-- Exercise directions --
Repeat the entries exactly but omit the pictures.

===== Excerpted data =====

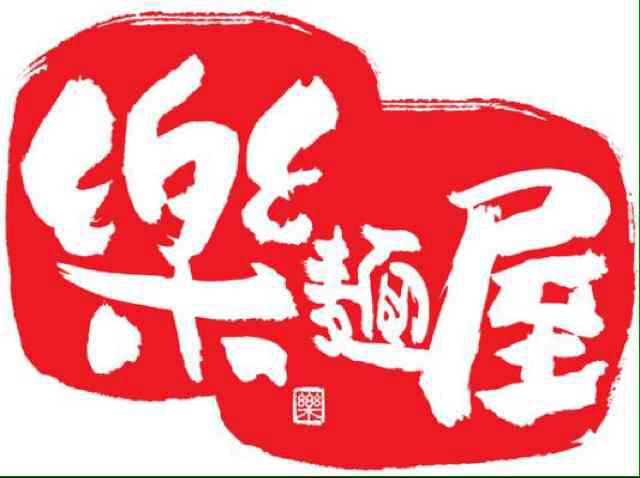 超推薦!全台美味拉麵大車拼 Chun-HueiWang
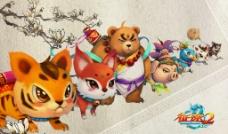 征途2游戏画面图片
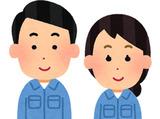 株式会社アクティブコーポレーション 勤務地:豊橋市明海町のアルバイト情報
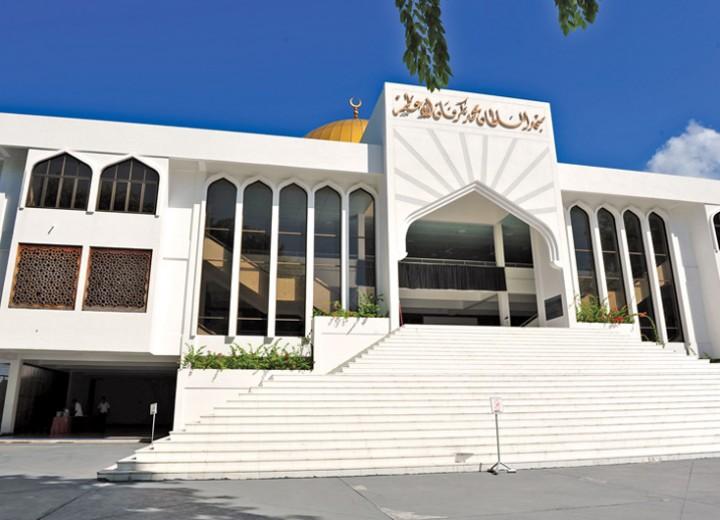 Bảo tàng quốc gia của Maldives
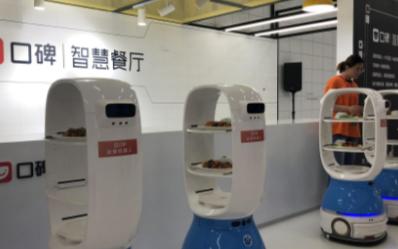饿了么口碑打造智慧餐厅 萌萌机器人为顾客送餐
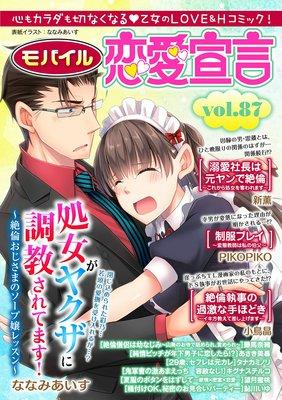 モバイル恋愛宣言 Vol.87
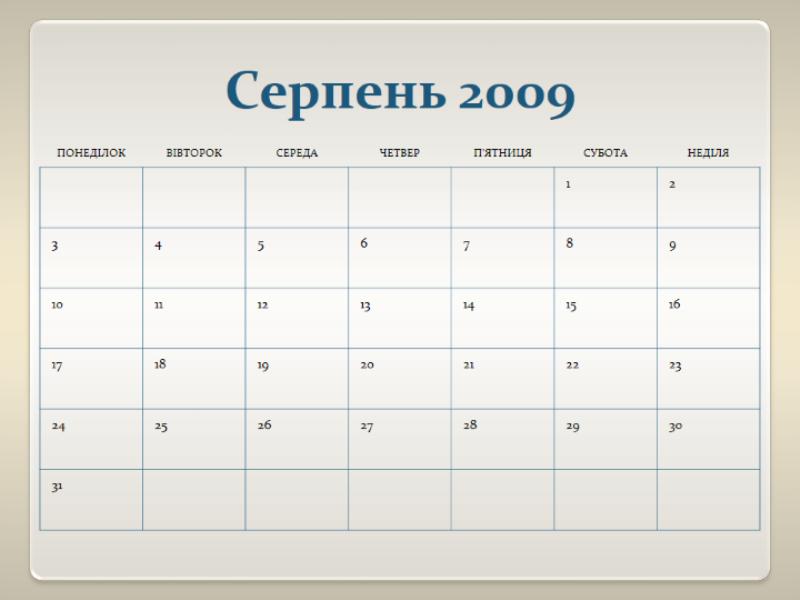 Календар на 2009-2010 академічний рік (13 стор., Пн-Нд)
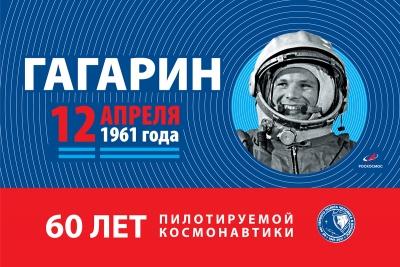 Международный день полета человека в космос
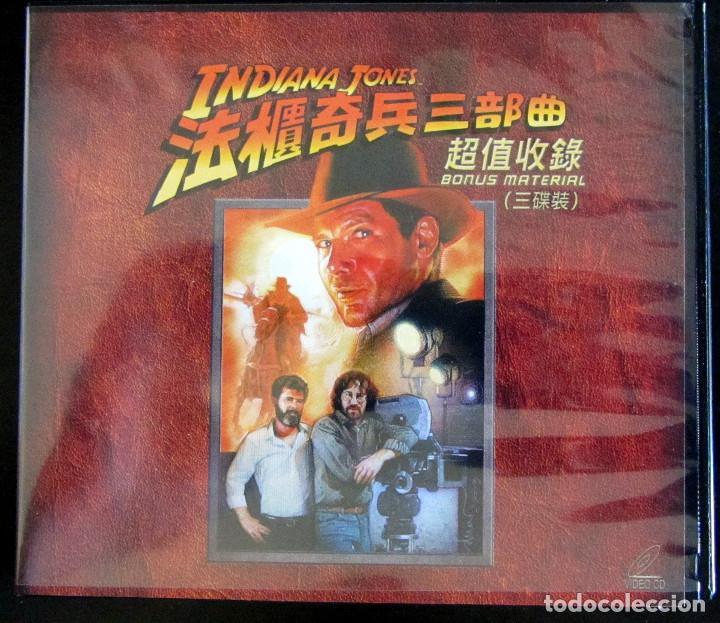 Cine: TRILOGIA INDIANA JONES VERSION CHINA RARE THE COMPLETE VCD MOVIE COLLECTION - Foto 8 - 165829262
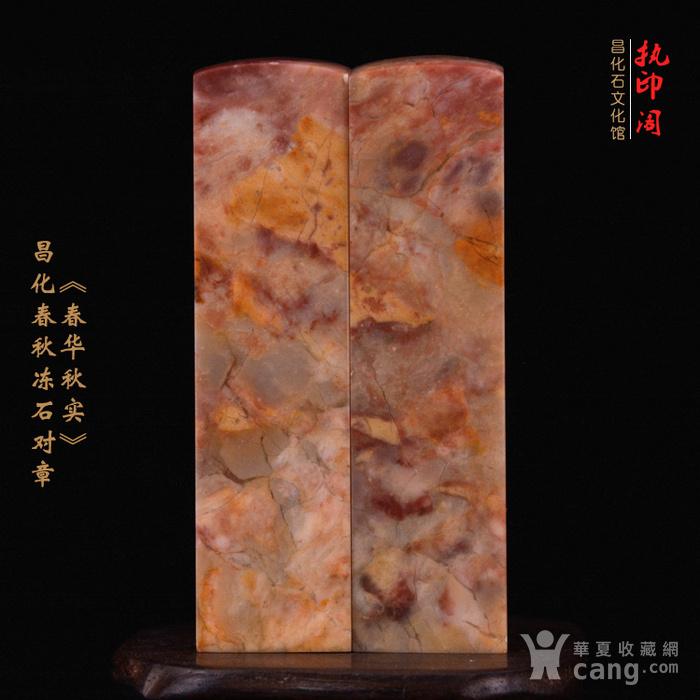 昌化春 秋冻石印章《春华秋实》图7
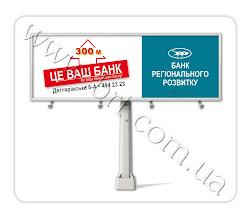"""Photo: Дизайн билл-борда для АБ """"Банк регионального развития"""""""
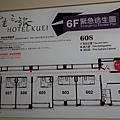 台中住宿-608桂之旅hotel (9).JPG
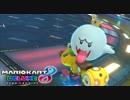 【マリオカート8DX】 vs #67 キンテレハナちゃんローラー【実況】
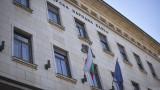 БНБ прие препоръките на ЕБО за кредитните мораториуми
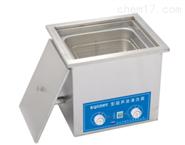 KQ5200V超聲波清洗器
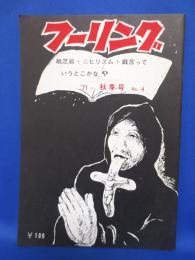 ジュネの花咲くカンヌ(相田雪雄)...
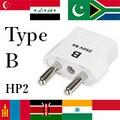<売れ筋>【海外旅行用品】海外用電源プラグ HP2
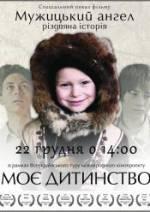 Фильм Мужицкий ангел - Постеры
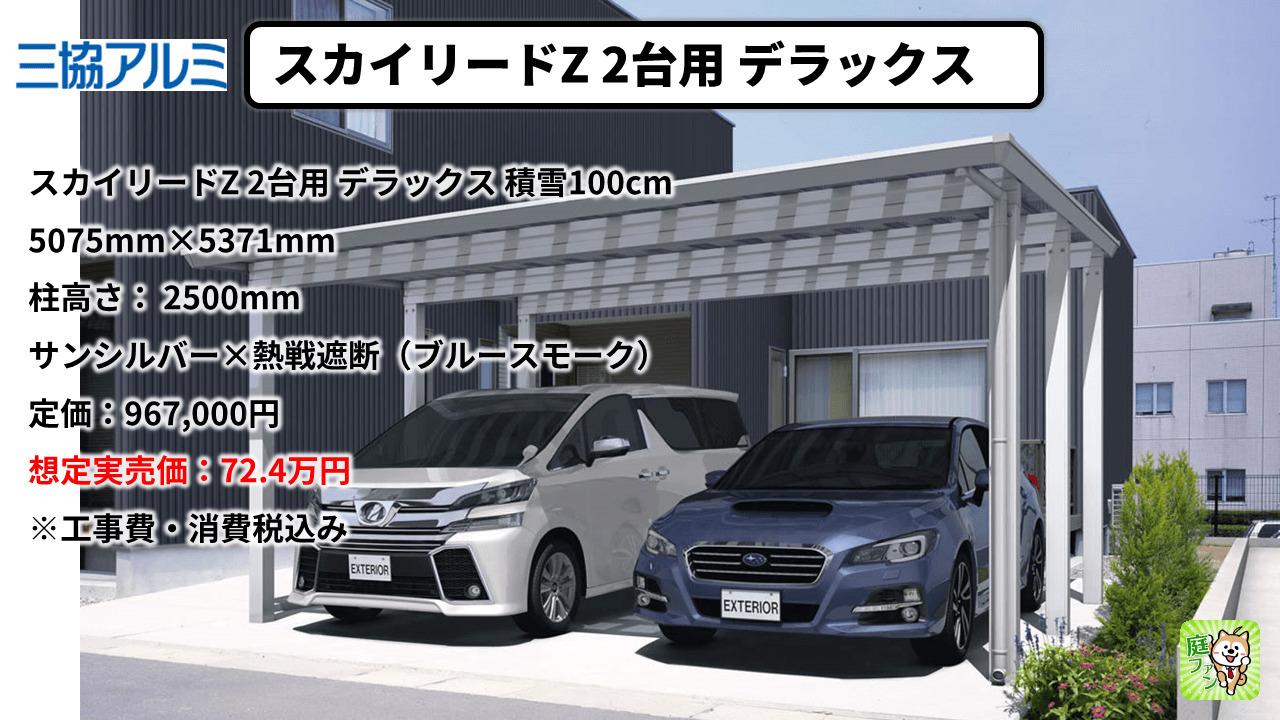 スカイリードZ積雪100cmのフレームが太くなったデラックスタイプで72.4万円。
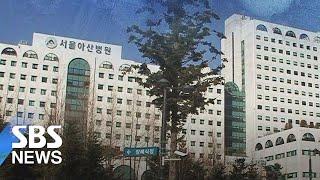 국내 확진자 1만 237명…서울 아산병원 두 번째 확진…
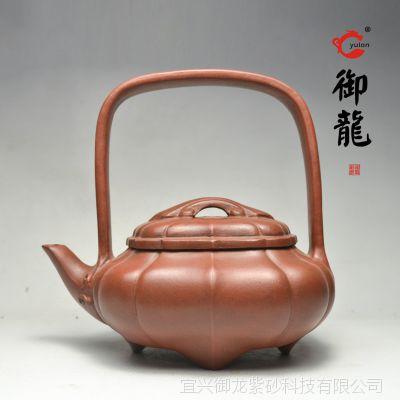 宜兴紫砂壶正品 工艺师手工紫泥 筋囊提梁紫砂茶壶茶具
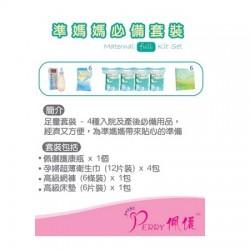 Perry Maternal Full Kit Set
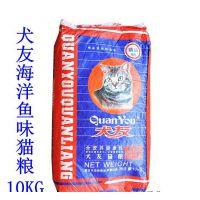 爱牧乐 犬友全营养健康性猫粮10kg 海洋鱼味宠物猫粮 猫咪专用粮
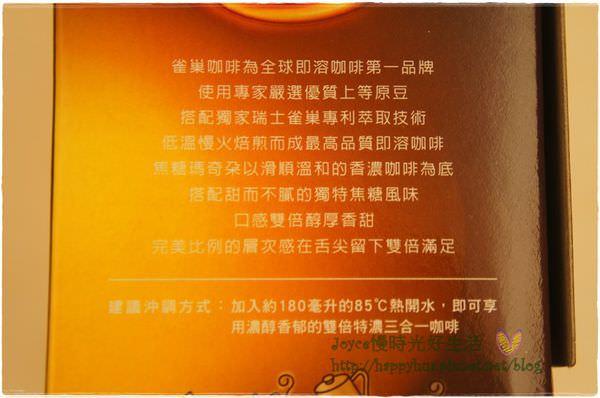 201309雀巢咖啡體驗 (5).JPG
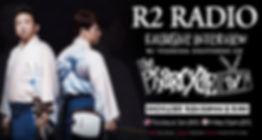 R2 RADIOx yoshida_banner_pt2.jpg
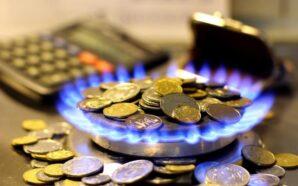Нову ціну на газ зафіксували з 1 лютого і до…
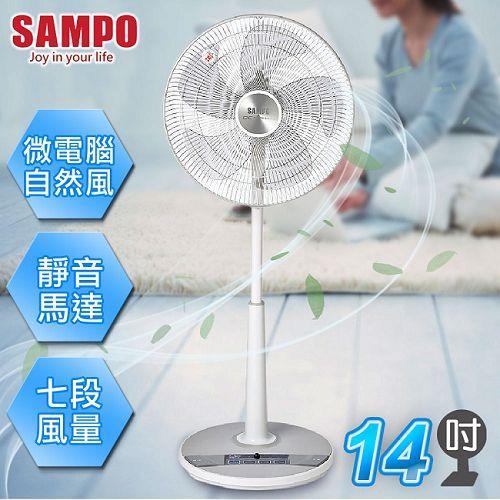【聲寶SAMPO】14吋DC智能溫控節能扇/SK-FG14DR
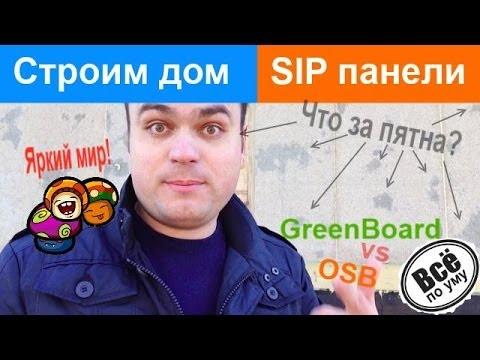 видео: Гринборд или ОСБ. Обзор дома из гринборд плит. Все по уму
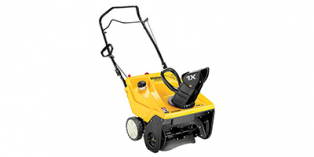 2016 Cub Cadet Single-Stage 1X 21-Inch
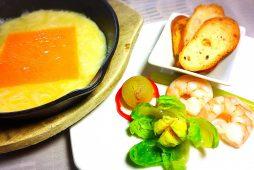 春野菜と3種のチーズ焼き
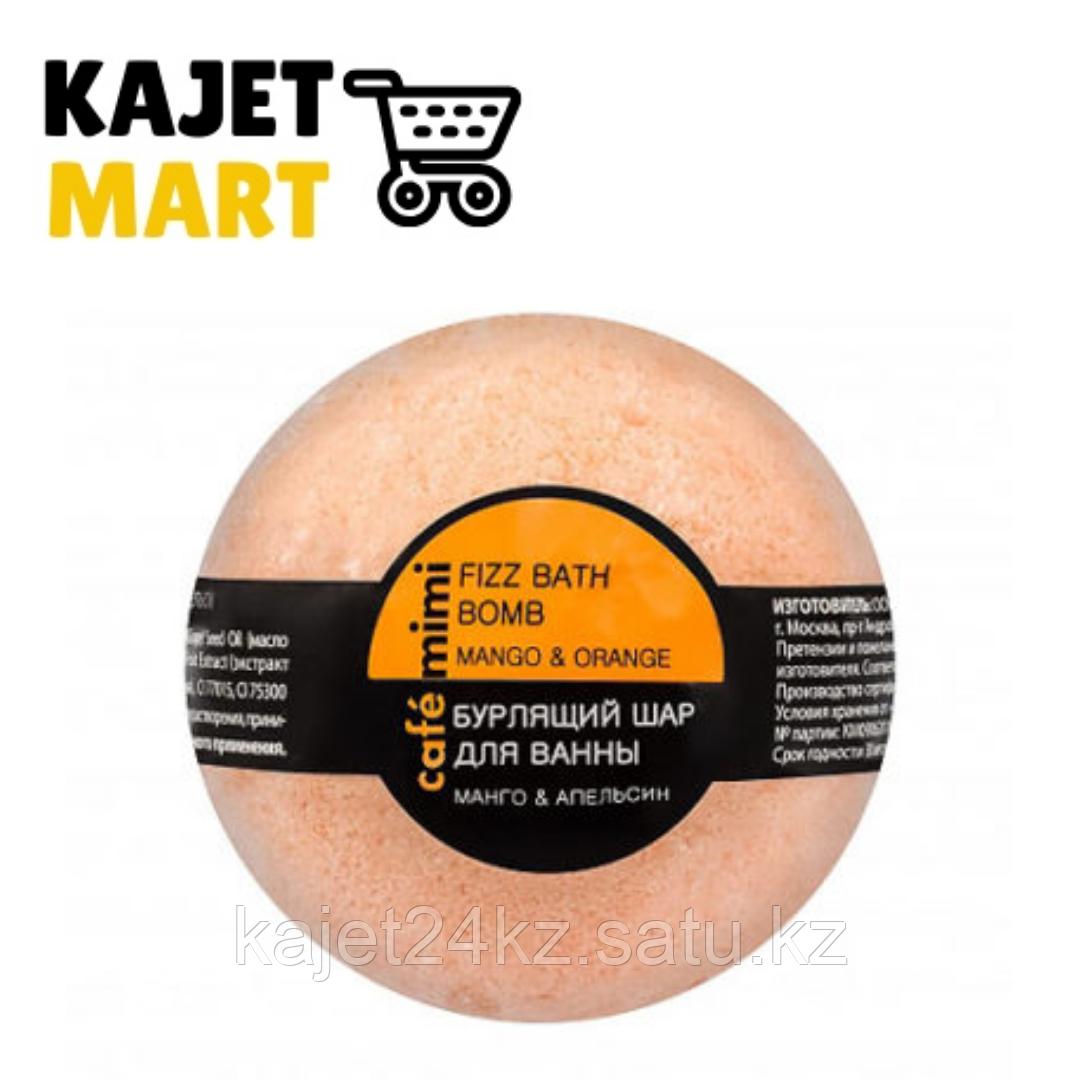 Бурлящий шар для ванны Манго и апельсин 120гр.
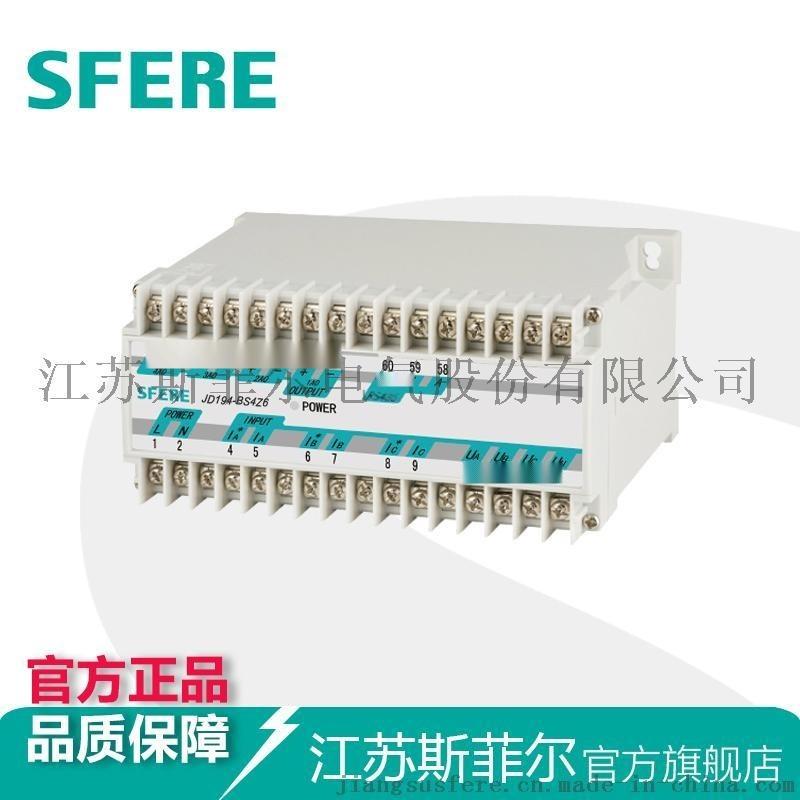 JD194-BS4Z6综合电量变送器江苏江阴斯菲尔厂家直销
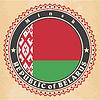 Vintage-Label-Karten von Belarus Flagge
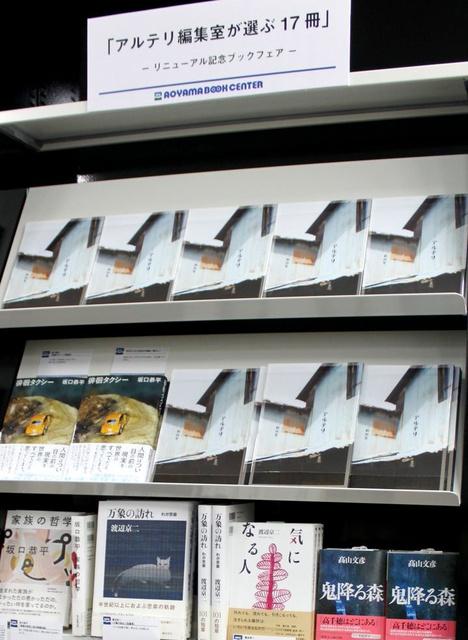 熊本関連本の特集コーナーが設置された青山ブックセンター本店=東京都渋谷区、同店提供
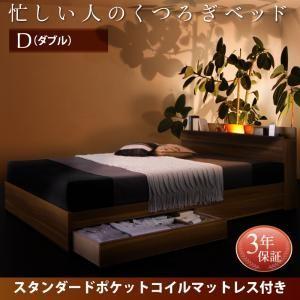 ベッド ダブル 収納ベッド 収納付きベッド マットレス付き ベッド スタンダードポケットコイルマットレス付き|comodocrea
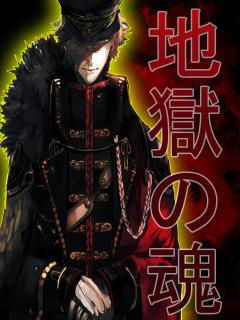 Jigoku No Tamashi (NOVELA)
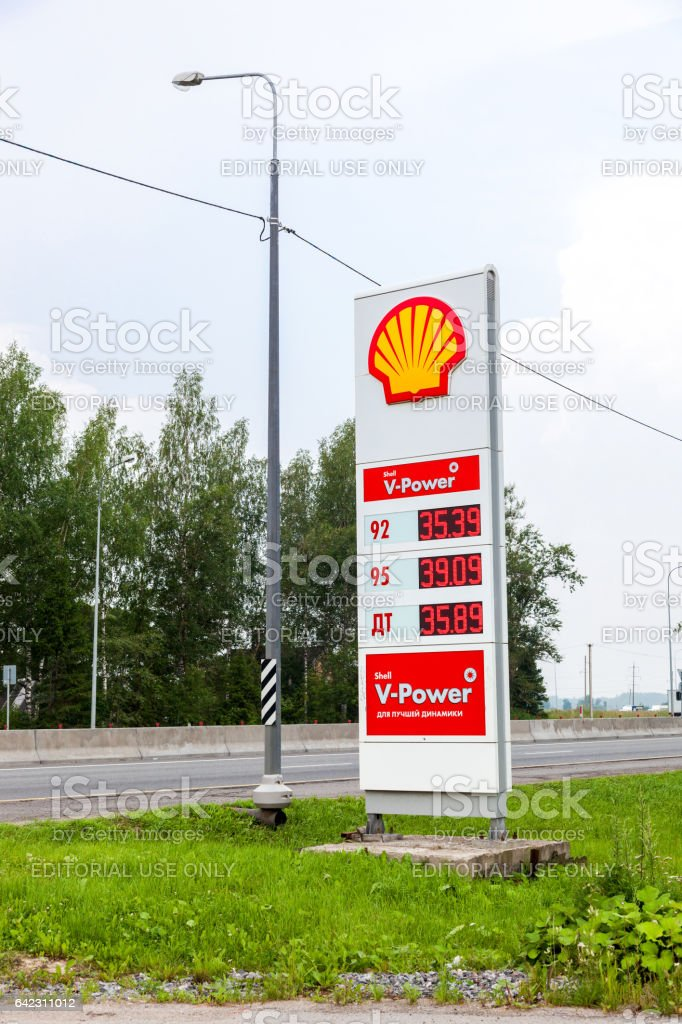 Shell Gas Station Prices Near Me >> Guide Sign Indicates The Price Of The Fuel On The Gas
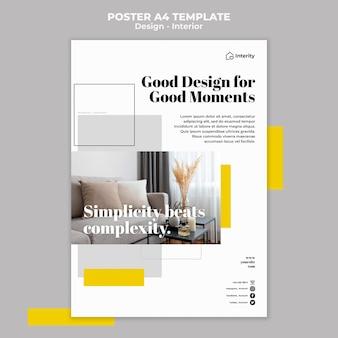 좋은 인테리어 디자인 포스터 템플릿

=====

-- Problem solution --
 超推薦!全台美味拉麵大車拼 Chun-HueiWang
 征途2游戏画面图片
 株式会社アクティブコーポレーション 勤務地:豊橋市明海町のアルバイト情報
 Bảo tàng quốc gia của Maldives
饿了么口碑打造智慧餐厅 萌萌机器人为顾客送餐
 モバイル恋愛宣言 Vol.87
 Календар на 2009-2010 академічний рік (13 стор., Пн-Нд)
 Международный день полета человека в космос
 Cine: TRILOGIA INDIANA JONES VERSION CHINA RARE THE COMPLETE VCD MOVIE COLLECTION - Foto 8 - 165829262
 昌化春 秋冻石印章《春华秋实》图7
"""Photo: Дизайн билл-борда для АБ """"Банк регионального развития"""""""
 台中住宿-608桂之旅hotel (9).JPG
 【マリオカート8DX】 vs #67 キンテレハナちゃんローラー【実況】
 БНБ прие препоръките на ЕБО за кредитните мораториуми
 KQ5200V超聲波清洗器
 ジュネの花咲くカンヌ(相田雪雄)...
<売れ筋>【海外旅行用品】海外用電源プラグ HP2
 Фильм Мужицкий ангел - Постеры
 スカイリードZ積雪100cmのフレームが太くなったデラックスタイプで72.4万円。
 국내 확진자 1만 237명…서울 아산병원 두 번째 확진…
 宜兴紫砂壶正品 工艺师手工紫泥 筋囊提梁紫砂茶壶茶具
 Perry Maternal Full Kit Set
 爱牧乐 犬友全营养健康性猫粮10kg 海洋鱼味宠物猫粮 猫咪专用粮
 201309雀巢咖啡體驗 (5).JPG
 R2 RADIOx yoshida_banner_pt2.jpg
Нову ціну на газ зафіксували з 1 лютого і до…
【聲寶SAMPO】14吋DC智能溫控節能扇/SK-FG14DR
 видео: Гринборд или ОСБ. Обзор дома из гринборд плит. Все по уму
 2016 Cub Cadet Single-Stage 1X 21-Inch
 春野菜と3種のチーズ焼き
 Бурлящий шар для ванны Манго и апельсин 120гр.
 JD194-BS4Z6综合电量变送器江苏江阴斯菲尔厂家直销
 Vintage-Label-Karten von Belarus Flagge
 熊本関連本の特集コーナーが設置された青山ブックセンター本店=東京都渋谷区、同店提供
 ベッド ダブル 収納ベッド 収納付きベッド マットレス付き ベッド スタンダードポケットコイルマットレス付き|comodocrea
 Jigoku No Tamashi (NOVELA)
 Shell Gas Station Prices Near Me >> Guide Sign Indicates The Price Of The Fuel On The Gas
 좋은 인테리어 디자인 포스터 템플릿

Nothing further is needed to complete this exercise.